The wave reflected from the air-film interface continues happily traveling back, as you say, but so does the wave reflected from the film-glass interface. Since they are the same frequency but in antiphase, they interfere destructively as long as they keep going. Since the superposition principle states that they do not affect each other in any way, they keep on going as long as they like.

However, there is no energy transported backwards in the reflected waves, because the energy is proportional to the square of the total electric field. It is the energy that is conserved, not the electric field, so all the energy (if not absorbed) is transmitted.

Answer 5

In the WP-link we can obtain a substantial explanation.
Read about the Fresnel coefficients WP-here
Play with multilayers at «thinfilm» (it uses the WP-transfer-matrix method).
The transmission is increased due to the forward and backward reflections in the coated film (medium 2) that are forward propagated to the medium 3 as seen in this image from pag 13.7 of B.O Sernelius lectures

What happens to the reflected rays in the layer 1 ? They simply cancel (vanish,do not exist) because they are in phase opposition in relation to the incident wave and almost all of the energy in the layer 2 will be forward propagated to 3.
Lets analyse the following experiment :

The image is a rework of a picture from the first WP-link, that can be misleading because it figures two reflected rays R1 and R2 that probably do not exist.
If those rays are really there, and we can not measure them because they are in phase opposition, then the observer in the bottom of the image will see the light restored to a nice level because the second coated window do the opposite action of the first window (beam splitter). The particle nature of light may favour this outcome.
If the observer can not see light then we must conclude that there is no field, energy, photons in the regions ?!?!?! of the experiment. The wave nature of light favour this outcome.

The experiment is very easy to perform.
Can someone post the outcome?

Answer 6

Let's talk about Where the extra transmitted energy comes from.

The energy quantum collapses into that position where it is found when measured.

Where the energy is found is a fundamentally random thing.

So, sometimes all energy is found in the area where waves cancel. Where cancellation approaches perfect cancellation, there probability of finding energy approaches zero.

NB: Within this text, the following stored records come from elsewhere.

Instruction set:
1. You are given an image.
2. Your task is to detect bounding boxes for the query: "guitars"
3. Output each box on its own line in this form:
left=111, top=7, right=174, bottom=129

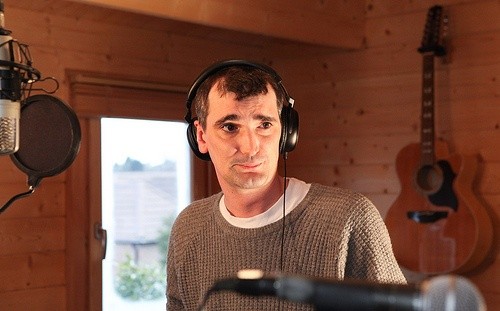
left=385, top=5, right=493, bottom=274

So I'm saying that you will find photons with the normal photon energy in the cancellation area, and sometimes you find more photons in the cancellation area, than in the area of constructive interference.

Let's consider a very short pulse of light going through a window pane with anti-reflective coating. When a photon is detected behind the window, energy comes from where the reflected pulse is, and from where the transmitted pulse is.

When absence of photon is detected behind the window, energy goes from where the transferred pulse is, to where the reflected pulse is.